__YOUR TASK__
Omit the pictures while printing every entry below exactly as given.

(Short web captions)
>>>>>

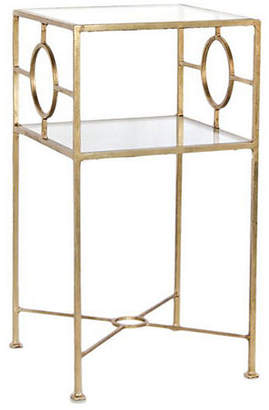 One Kings Lane Ellis Glass-Top Side Table - Gold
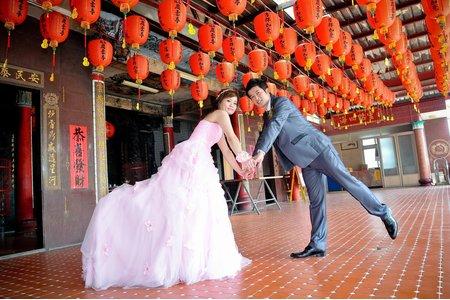 自宅宴客婚攝婚錄婚禮記錄結婚迎娶儀式午宴婚禮記錄動態微電影錄影專業錄影平面攝影婚攝婚禮主持人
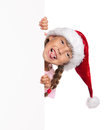 Little girl in Santa hat Royalty Free Stock Photography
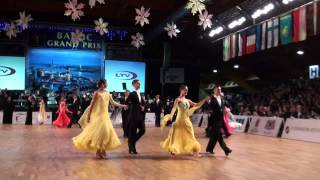 WDSF Youth Open ST championship. 14 final.
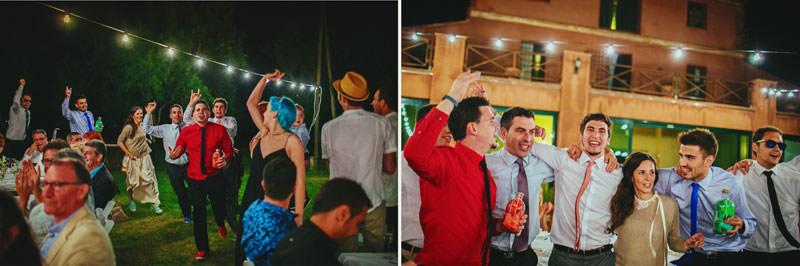 fotografos bodas divertidos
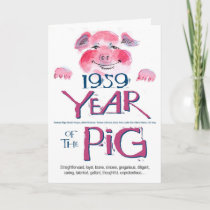 1959 Fun Facts Pig Funny Birthday Card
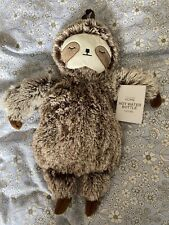 PRIMARK Sloth Hot Water Bottle Primark Cover Plushie Soft Cuddly Warm 1L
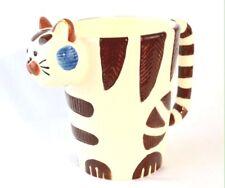 Tabby Cat Head Coffee Tea Mug Hand Painted Unique 3-D Cup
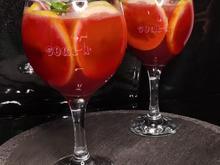 rote Pampelmuse Cocktail Rezept für 2 Gläser - Rezept - Bild Nr. 14251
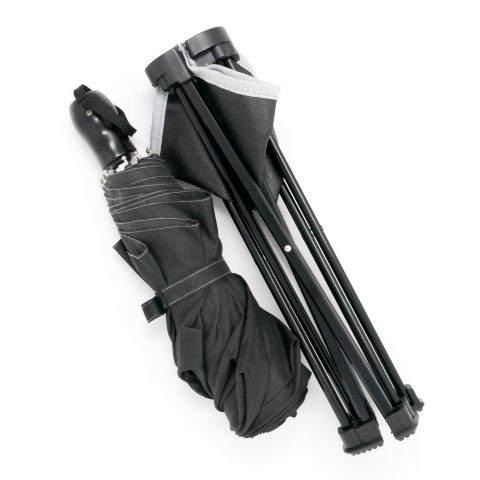 折りたたみチェアと折りたたみ傘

<<<<<

__TASK SOLUTION__
 One Kings Lane Ellis Glass-Top Side Table - Gold
 自宅宴客婚攝婚錄婚禮記錄結婚迎娶儀式午宴婚禮記錄動態微電影錄影專業錄影平面攝影婚攝婚禮主持人
 Little girl in Santa hat Royalty Free Stock Photography
 WDSF Youth Open ST championship. 14 final.
 fotografos bodas divertidos
 1959 Fun Facts Pig Funny Birthday Card
 PRIMARK Sloth Hot Water Bottle Primark Cover Plushie Soft Cuddly Warm 1L
 Tabby Cat Head Coffee Tea Mug Hand Painted Unique 3-D Cup
 rote Pampelmuse Cocktail Rezept für 2 Gläser - Rezept - Bild Nr. 14251
 折りたたみチェアと折りたたみ傘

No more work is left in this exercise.